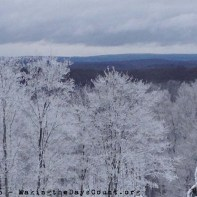 lovely snow covered trees and a view from the top of the hill - photo courtesy of O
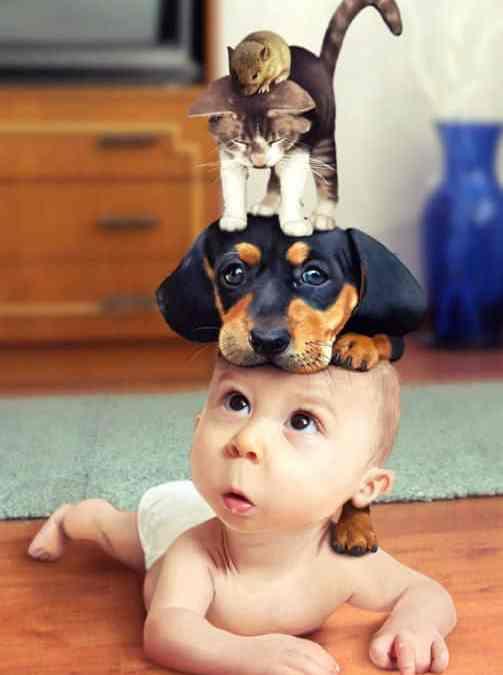 Pesquisa mostra que existem mais animais que crianças
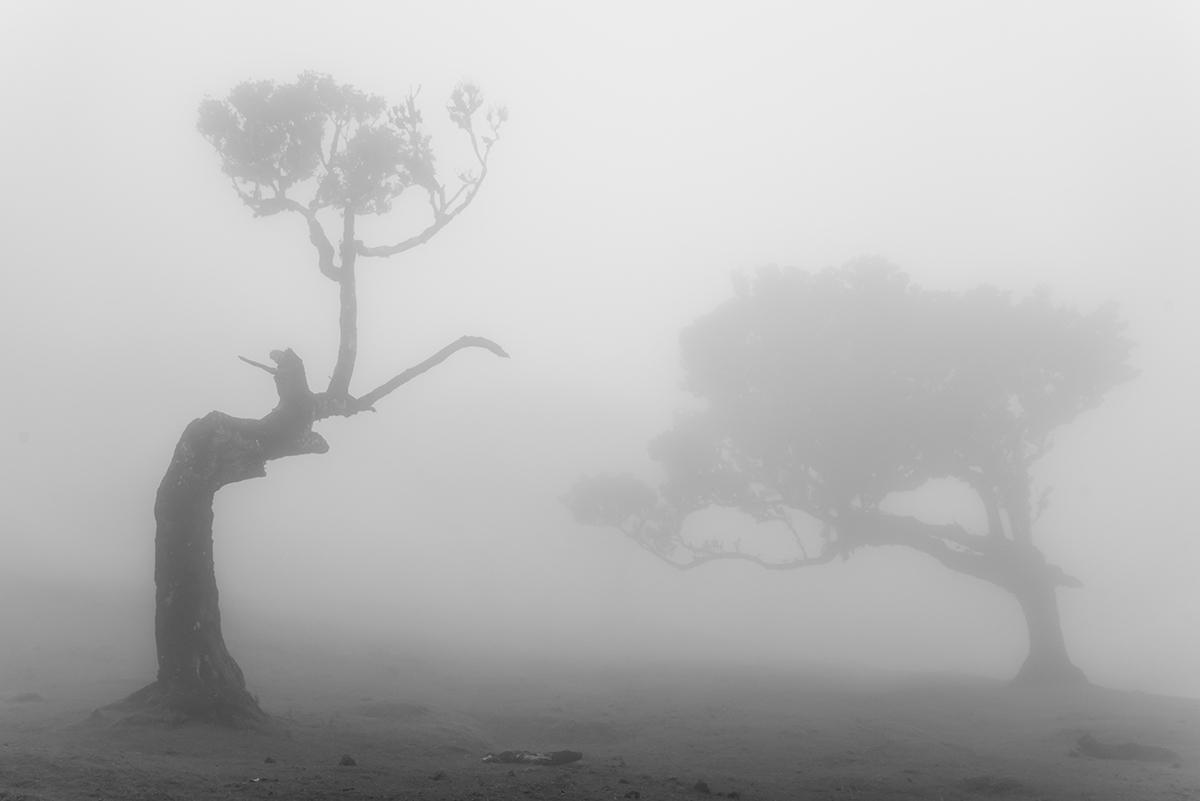 El bosque de los sueños - Pedro Javier Pascual , PHOTOGRAPHIC ARTIST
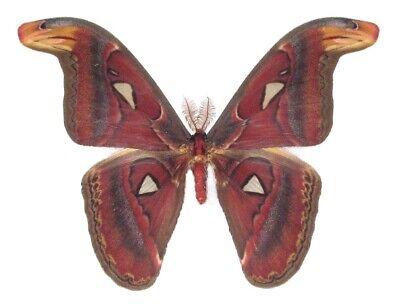 Real Attacus Atlas Moth A1 Quality Unmounted Saturniidae Moth Male Wings Closed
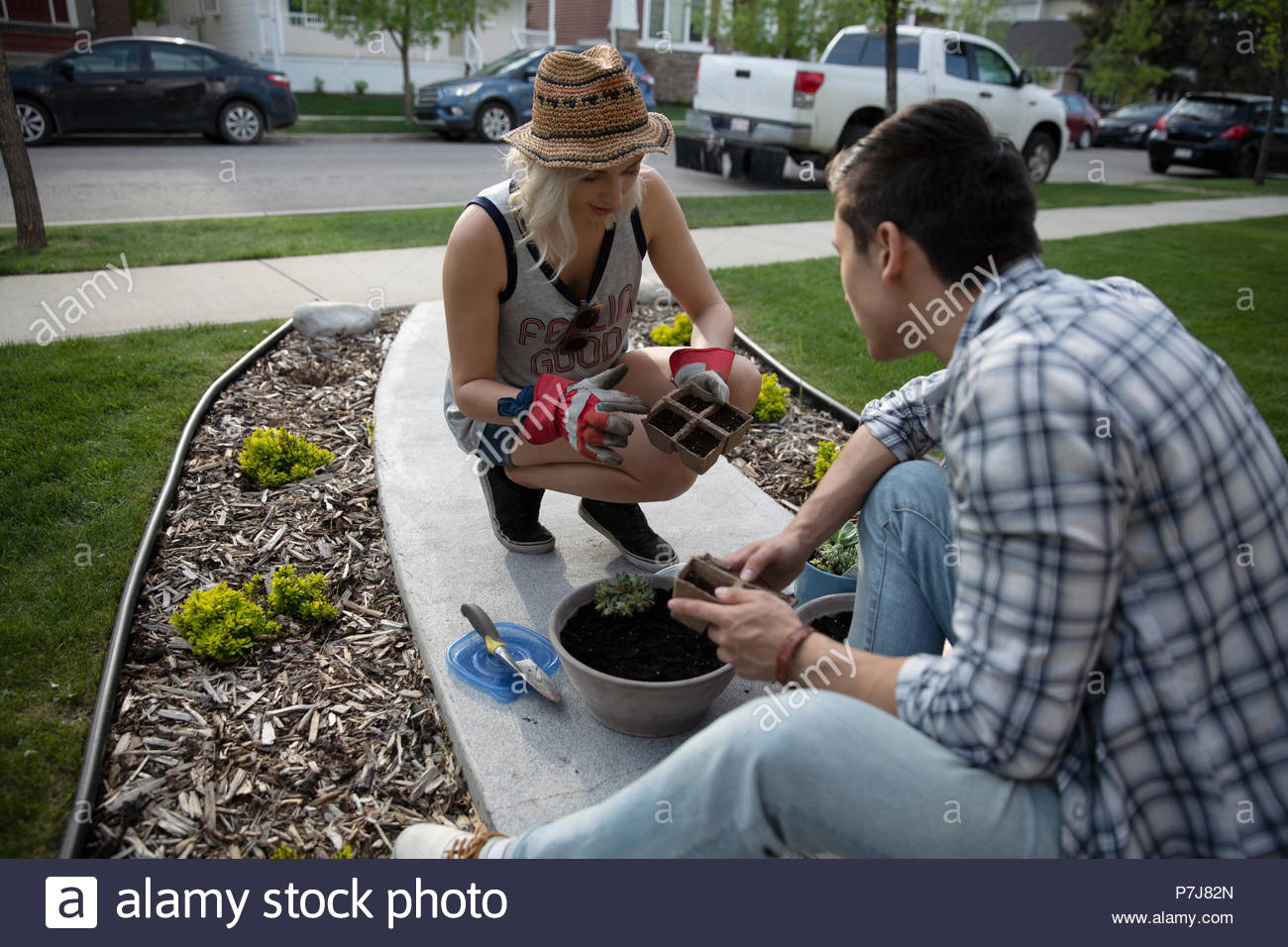 Young couple planting flowers in front yard Stock Photo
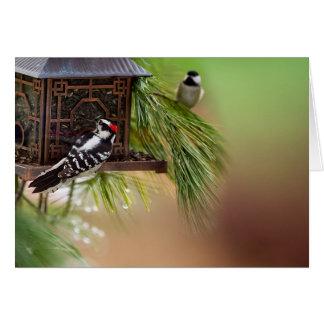Wildlife Bird Collection -Woodpecker/Chickadee Card
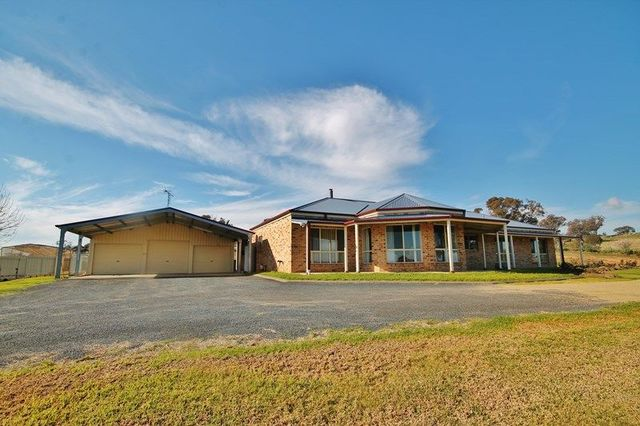 39 Burrows Road, Young NSW 2594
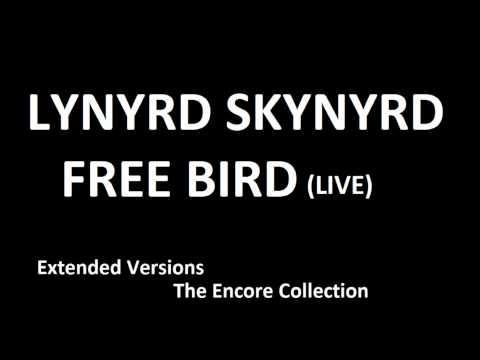Lynyrd Skynyrd - Free Bird (live extended version)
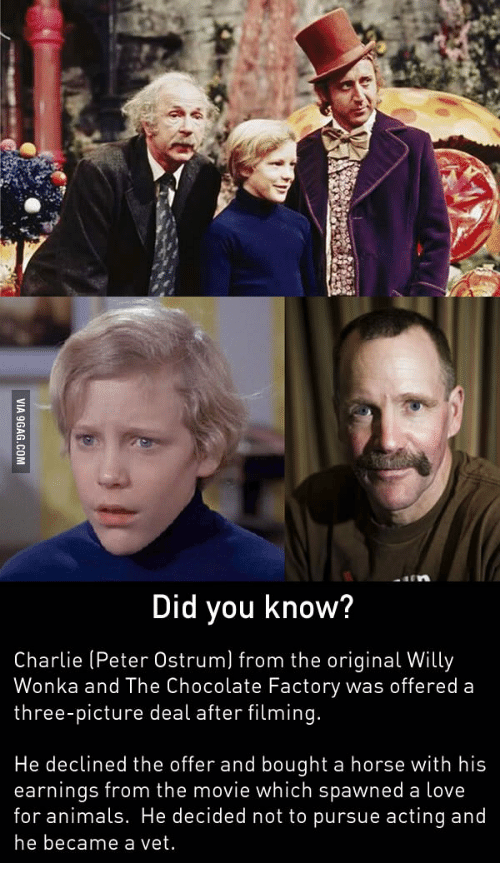 Peter Ostrum: Did you know?  Charlie (Peter Ostrum) from the original Willy  Wonka and The Chocolate Factory was offered a  three-picture deal after filming.  He declined the offer and bought a horse with his  earnings from the movie which spawned a love  for animals. He decided not to pursue acting and  he became a vet.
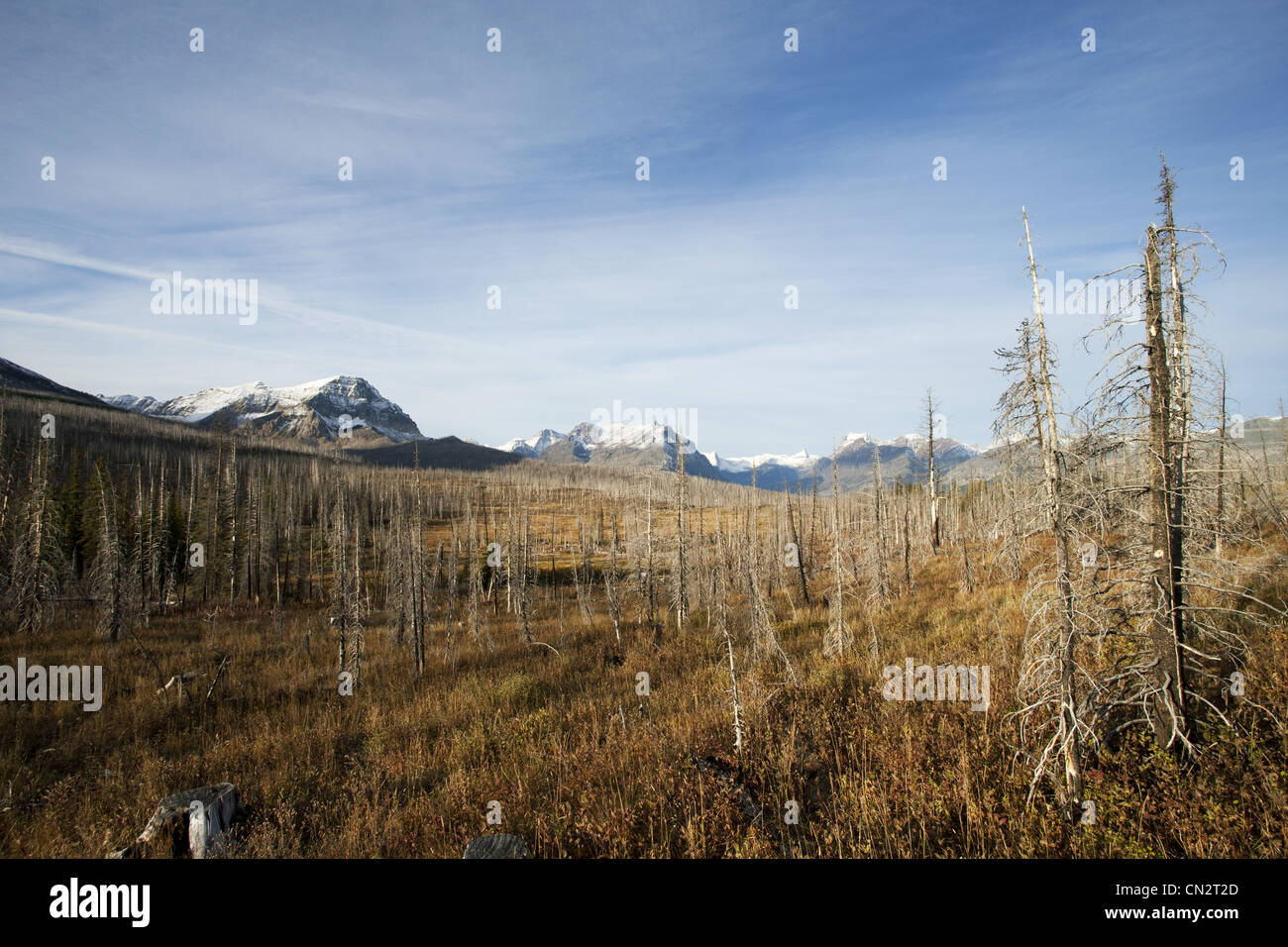 Dead Trees From Fire With Snow Covered Mountains in Background, Montana, USA - Stock Image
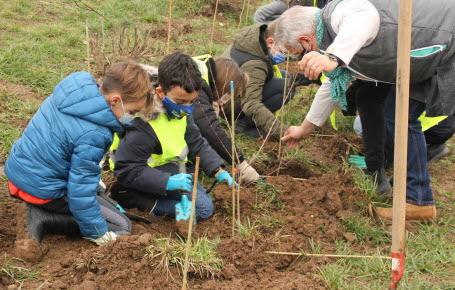 Savez-vous planter les arbres?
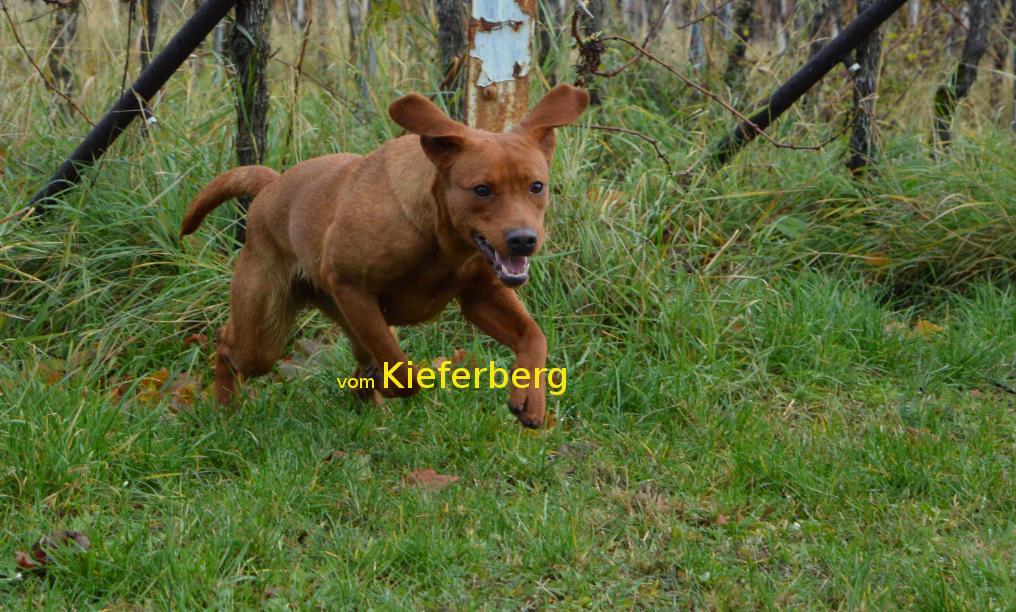 www.labradorzucht-vom-kieferberg.com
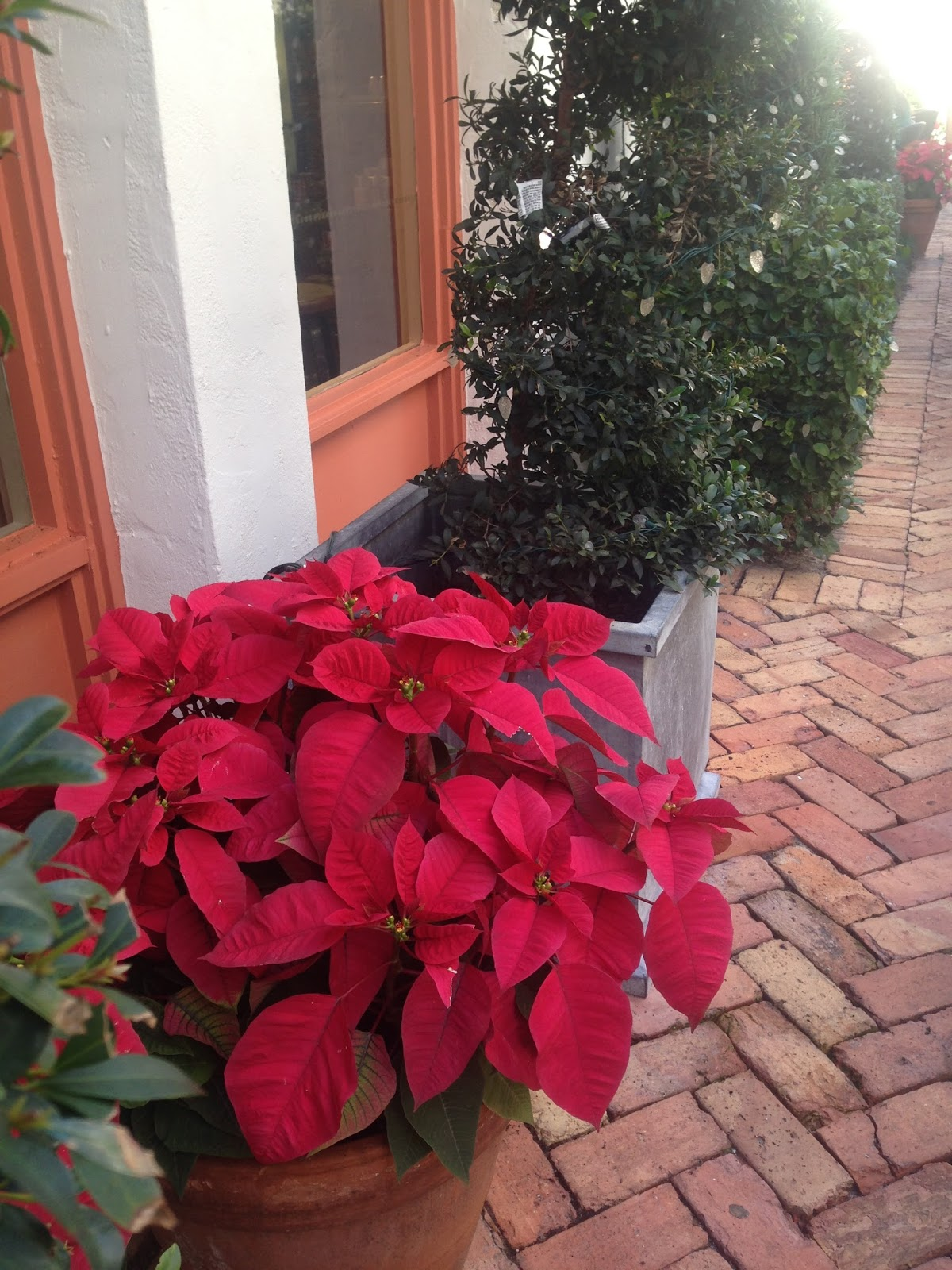 Amys Creative Pursuits Fall Flowers In Winter Park Florida
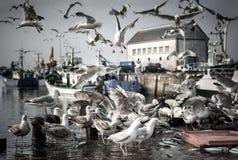 Mouette affamée d'oiseaux Photo stock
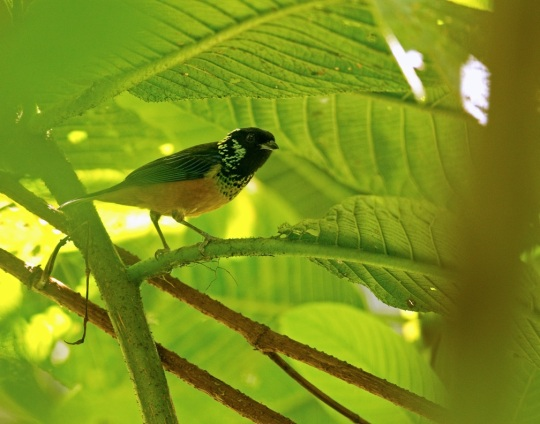 Spangle-cheeked Tanager by Brian Magnier - Organikos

☆ ☆ ☆

#### EXERCISE INSTRUCTIONS
An exact copy of the lines from the one with "Amys Creative Pursuits" through the last line of the records, inclusive, is required, with all pictures left out.

#### ANSWER BOX
 Amys Creative Pursuits Fall Flowers In Winter Park Florida
 Mouette affamée d'oiseaux Photo stock
 Spangle-cheeked Tanager by Brian Magnier - Organikos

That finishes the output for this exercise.